Scene question data:
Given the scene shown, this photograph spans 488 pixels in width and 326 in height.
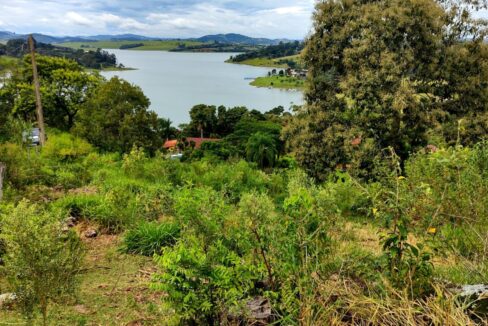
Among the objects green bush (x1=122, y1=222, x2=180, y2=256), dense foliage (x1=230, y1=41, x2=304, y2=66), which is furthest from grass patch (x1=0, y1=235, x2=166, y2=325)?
dense foliage (x1=230, y1=41, x2=304, y2=66)

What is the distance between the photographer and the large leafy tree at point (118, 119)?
15516 mm

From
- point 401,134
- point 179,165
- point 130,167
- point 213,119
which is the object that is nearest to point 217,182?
point 179,165

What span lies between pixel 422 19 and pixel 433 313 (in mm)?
10165

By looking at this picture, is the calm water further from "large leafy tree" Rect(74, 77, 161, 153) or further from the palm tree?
"large leafy tree" Rect(74, 77, 161, 153)

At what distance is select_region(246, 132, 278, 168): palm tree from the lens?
868 inches

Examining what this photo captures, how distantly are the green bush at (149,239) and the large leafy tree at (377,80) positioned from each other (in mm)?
6363

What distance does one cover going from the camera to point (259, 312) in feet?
9.57

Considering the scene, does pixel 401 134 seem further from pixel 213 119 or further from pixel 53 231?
pixel 213 119

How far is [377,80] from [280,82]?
72361 mm

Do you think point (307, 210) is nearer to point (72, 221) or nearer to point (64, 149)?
point (72, 221)

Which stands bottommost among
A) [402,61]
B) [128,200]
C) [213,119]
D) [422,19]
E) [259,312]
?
[213,119]

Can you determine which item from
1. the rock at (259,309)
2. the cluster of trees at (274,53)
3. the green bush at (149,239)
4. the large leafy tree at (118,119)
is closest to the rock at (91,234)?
the green bush at (149,239)

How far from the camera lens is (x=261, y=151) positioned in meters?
22.0

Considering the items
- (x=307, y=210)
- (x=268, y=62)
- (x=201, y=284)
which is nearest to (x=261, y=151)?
(x=307, y=210)
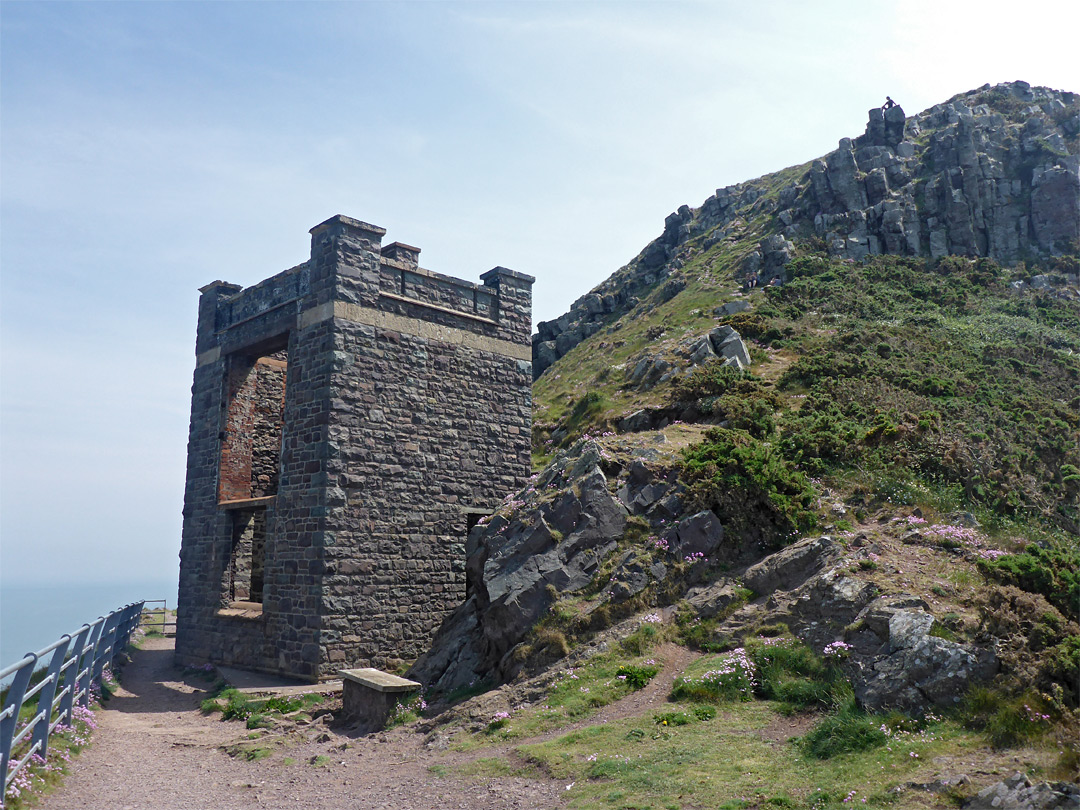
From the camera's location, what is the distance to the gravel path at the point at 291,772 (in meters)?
7.43

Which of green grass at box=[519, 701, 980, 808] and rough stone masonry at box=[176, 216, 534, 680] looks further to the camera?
rough stone masonry at box=[176, 216, 534, 680]

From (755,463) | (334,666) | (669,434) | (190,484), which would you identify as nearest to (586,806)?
(755,463)

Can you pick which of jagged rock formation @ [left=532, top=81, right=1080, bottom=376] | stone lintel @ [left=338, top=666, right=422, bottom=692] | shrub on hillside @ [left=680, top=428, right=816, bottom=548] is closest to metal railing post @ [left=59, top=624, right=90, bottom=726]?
stone lintel @ [left=338, top=666, right=422, bottom=692]

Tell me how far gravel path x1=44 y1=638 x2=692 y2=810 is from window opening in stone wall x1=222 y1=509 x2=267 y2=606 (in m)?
4.22

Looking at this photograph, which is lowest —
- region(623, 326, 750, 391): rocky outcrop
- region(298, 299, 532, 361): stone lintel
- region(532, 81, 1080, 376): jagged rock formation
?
region(298, 299, 532, 361): stone lintel

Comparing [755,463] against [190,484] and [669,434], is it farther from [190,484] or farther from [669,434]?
[190,484]

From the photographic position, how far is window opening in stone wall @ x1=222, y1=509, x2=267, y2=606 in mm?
16533

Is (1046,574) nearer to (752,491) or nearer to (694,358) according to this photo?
(752,491)

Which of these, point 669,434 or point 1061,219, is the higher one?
point 1061,219

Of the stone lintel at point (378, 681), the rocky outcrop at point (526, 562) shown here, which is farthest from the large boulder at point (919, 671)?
the stone lintel at point (378, 681)

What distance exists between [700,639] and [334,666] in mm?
7141

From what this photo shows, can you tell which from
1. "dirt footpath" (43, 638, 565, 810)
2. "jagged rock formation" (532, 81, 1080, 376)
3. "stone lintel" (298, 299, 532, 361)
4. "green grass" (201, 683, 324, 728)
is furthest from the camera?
"jagged rock formation" (532, 81, 1080, 376)

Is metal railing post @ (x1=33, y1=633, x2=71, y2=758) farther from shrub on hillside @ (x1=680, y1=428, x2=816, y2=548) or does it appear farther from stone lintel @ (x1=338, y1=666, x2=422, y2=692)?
shrub on hillside @ (x1=680, y1=428, x2=816, y2=548)

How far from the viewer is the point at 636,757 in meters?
7.46
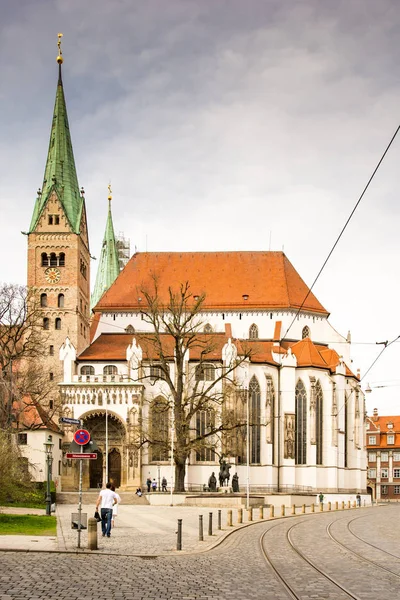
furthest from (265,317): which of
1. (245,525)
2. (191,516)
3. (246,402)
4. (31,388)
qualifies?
(245,525)

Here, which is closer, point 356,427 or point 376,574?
point 376,574

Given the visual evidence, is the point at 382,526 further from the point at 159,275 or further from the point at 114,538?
the point at 159,275

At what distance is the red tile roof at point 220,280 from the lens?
241 feet

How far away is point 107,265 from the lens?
353ft

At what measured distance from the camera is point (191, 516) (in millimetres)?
36938

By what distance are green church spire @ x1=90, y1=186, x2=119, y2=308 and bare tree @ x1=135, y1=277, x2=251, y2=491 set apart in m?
32.6

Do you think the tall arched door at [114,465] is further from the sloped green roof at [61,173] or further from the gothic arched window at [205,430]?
the sloped green roof at [61,173]

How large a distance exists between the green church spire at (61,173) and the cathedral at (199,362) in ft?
0.35

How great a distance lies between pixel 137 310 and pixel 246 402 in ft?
42.1

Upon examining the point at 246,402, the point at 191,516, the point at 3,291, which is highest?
the point at 3,291

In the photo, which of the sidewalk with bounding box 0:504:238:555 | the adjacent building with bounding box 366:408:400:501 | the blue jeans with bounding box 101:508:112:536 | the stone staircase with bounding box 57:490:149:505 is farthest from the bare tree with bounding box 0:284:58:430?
the adjacent building with bounding box 366:408:400:501

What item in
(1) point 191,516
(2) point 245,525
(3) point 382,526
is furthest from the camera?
Result: (1) point 191,516

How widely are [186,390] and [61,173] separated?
74.5 feet

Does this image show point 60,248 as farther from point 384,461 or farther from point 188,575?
point 188,575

» PROBLEM DETAILS
Copy out all of the data above word for word, omitting the pictures.

» THE COMPLETED TASK
Given the scene shown, this photograph spans 488 pixels in width and 326 in height.
Among the objects green bush (x1=122, y1=222, x2=180, y2=256), dense foliage (x1=230, y1=41, x2=304, y2=66), which is furthest from grass patch (x1=0, y1=235, x2=166, y2=325)?
dense foliage (x1=230, y1=41, x2=304, y2=66)

What is the distance between the photographer and the large leafy tree at point (118, 119)?
15516 mm

From
- point 401,134
- point 179,165
- point 130,167
- point 213,119
which is the object that is nearest to point 217,182?
point 179,165

What span lies between pixel 422 19 and pixel 433 313 (in mm)?
10165

By looking at this picture, is the calm water further from "large leafy tree" Rect(74, 77, 161, 153) or further from the palm tree?
"large leafy tree" Rect(74, 77, 161, 153)

At what distance is select_region(246, 132, 278, 168): palm tree from the lens?
868 inches

Examining what this photo captures, how distantly are the green bush at (149,239) and the large leafy tree at (377,80) positioned from each other (in mm)?
6363

What distance does one cover going from the camera to point (259, 312) in feet?
9.57

Considering the scene, does pixel 401 134 seem further from pixel 213 119 or further from pixel 53 231?
pixel 213 119

How far is [377,80] from [280,82]?
72361 mm

Do you think point (307, 210) is nearer to point (72, 221) or nearer to point (64, 149)?
point (72, 221)

Which stands bottommost among
A) [402,61]
B) [128,200]
C) [213,119]
D) [422,19]
E) [259,312]
?
[213,119]

Can you determine which item from
1. the rock at (259,309)
2. the cluster of trees at (274,53)
3. the green bush at (149,239)
4. the large leafy tree at (118,119)
is closest to the rock at (91,234)?
the green bush at (149,239)

How far from the camera lens is (x=261, y=151) positioned in meters?
22.0

Considering the items
- (x=307, y=210)
- (x=268, y=62)
- (x=201, y=284)
which is nearest to (x=261, y=151)?
(x=307, y=210)
From the camera's location, what is the distance to the gravel path at the point at 291,772 (in meters)?
7.43

Which of green grass at box=[519, 701, 980, 808] and rough stone masonry at box=[176, 216, 534, 680] looks further to the camera?
rough stone masonry at box=[176, 216, 534, 680]

From (755,463) | (334,666) | (669,434) | (190,484), which would you identify as nearest to (586,806)?
(755,463)

Can you pick which of jagged rock formation @ [left=532, top=81, right=1080, bottom=376] | stone lintel @ [left=338, top=666, right=422, bottom=692] | shrub on hillside @ [left=680, top=428, right=816, bottom=548] is closest to metal railing post @ [left=59, top=624, right=90, bottom=726]?
stone lintel @ [left=338, top=666, right=422, bottom=692]

Tell me how far gravel path x1=44 y1=638 x2=692 y2=810 is from window opening in stone wall x1=222 y1=509 x2=267 y2=606 (in m)?
4.22

Looking at this photograph, which is lowest —
- region(623, 326, 750, 391): rocky outcrop
- region(298, 299, 532, 361): stone lintel
- region(532, 81, 1080, 376): jagged rock formation
?
region(298, 299, 532, 361): stone lintel

Comparing [755,463] against [190,484] and [669,434], is it farther from [190,484] or farther from [669,434]?
[190,484]

From the photographic position, how far is window opening in stone wall @ x1=222, y1=509, x2=267, y2=606 in mm?
16533

Is (1046,574) nearer to (752,491) or nearer to (694,358) according to this photo?
(752,491)

Which of these, point 669,434 or point 1061,219, is the higher one?
point 1061,219

Of the stone lintel at point (378, 681), the rocky outcrop at point (526, 562) shown here, which is farthest from the large boulder at point (919, 671)?
the stone lintel at point (378, 681)

What distance exists between [700,639] and [334,666] in mm?
7141

From what this photo shows, can you tell which from
1. "dirt footpath" (43, 638, 565, 810)
2. "jagged rock formation" (532, 81, 1080, 376)
3. "stone lintel" (298, 299, 532, 361)
4. "green grass" (201, 683, 324, 728)
is furthest from the camera?
"jagged rock formation" (532, 81, 1080, 376)

Is metal railing post @ (x1=33, y1=633, x2=71, y2=758) farther from shrub on hillside @ (x1=680, y1=428, x2=816, y2=548) or does it appear farther from stone lintel @ (x1=338, y1=666, x2=422, y2=692)?
shrub on hillside @ (x1=680, y1=428, x2=816, y2=548)

How far from the viewer is the point at 636,757 in meters?
7.46
furthest from (265,317): which of
1. (245,525)
2. (191,516)
3. (246,402)
4. (31,388)
qualifies?
(245,525)

Here, which is closer, point 356,427 or point 376,574?
point 376,574

Given the visual evidence, is the point at 382,526 further from the point at 159,275 or further from the point at 114,538?
the point at 159,275

At what distance is the red tile roof at point 220,280 from the lens?
241 feet

How far away is point 107,265 from the lens?
353ft

At what measured distance from the camera is point (191, 516) (in millimetres)?
36938

By what distance are green church spire @ x1=90, y1=186, x2=119, y2=308 and bare tree @ x1=135, y1=277, x2=251, y2=491 set apart in m?
32.6

Do you think the tall arched door at [114,465] is further from the sloped green roof at [61,173] or further from the gothic arched window at [205,430]?
the sloped green roof at [61,173]

How large a distance exists between the green church spire at (61,173) and the cathedral at (199,362) in ft?
0.35

How great a distance lies between pixel 137 310 and pixel 246 402 in ft?
42.1

Upon examining the point at 246,402, the point at 191,516, the point at 3,291, which is highest?
the point at 3,291

In the photo, which of the sidewalk with bounding box 0:504:238:555 | the adjacent building with bounding box 366:408:400:501 | the blue jeans with bounding box 101:508:112:536 | the stone staircase with bounding box 57:490:149:505 is farthest from the bare tree with bounding box 0:284:58:430?
the adjacent building with bounding box 366:408:400:501

What item in
(1) point 191,516
(2) point 245,525
(3) point 382,526
is furthest from the camera?
Result: (1) point 191,516

How widely are [186,390] and [61,173] separated?
74.5 feet

Does this image show point 60,248 as farther from point 384,461 or farther from point 188,575?
point 188,575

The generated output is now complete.